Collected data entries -
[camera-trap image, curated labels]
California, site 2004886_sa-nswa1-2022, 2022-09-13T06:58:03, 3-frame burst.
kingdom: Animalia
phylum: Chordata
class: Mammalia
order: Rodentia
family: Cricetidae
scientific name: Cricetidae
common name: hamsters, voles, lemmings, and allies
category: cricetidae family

---

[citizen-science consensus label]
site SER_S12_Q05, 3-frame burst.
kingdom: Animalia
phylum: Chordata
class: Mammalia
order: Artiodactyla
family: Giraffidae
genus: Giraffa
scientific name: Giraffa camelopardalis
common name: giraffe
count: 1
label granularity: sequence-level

Problem statement -
Give back, exactly as written, the stretch from the line with "order: Rodentia" through the line with "category: cricetidae family", and no other lines from the records above.

Answer space -
order: Rodentia
family: Cricetidae
scientific name: Cricetidae
common name: hamsters, voles, lemmings, and allies
category: cricetidae family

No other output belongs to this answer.